* [Exercise prompt]
From the records below, state how many lines include the word "data", giving only that number.

======== Provided records

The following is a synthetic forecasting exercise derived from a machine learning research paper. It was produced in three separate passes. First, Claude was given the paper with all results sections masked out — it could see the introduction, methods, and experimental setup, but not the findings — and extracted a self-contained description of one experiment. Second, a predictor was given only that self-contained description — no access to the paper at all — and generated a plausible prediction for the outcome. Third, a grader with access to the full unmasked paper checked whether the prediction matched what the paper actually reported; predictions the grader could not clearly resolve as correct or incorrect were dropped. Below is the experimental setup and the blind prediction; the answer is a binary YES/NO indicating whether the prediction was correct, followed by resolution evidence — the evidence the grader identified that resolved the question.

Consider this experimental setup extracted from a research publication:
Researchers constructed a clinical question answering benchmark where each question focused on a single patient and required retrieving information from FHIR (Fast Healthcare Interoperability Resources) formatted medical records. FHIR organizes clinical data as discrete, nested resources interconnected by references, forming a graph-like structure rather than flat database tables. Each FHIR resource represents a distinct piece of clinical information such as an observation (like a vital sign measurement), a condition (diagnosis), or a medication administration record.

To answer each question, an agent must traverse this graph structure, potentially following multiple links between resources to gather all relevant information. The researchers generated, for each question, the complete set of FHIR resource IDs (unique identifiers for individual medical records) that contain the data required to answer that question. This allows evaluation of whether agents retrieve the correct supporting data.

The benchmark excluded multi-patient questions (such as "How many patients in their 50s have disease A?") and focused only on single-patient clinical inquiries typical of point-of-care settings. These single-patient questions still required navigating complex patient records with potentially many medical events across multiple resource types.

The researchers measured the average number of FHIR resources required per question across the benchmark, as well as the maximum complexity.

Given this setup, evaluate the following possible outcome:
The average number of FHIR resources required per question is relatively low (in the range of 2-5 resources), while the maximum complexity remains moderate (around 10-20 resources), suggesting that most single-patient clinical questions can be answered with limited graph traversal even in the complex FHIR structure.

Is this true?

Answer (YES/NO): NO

================

* [Exercise output]
2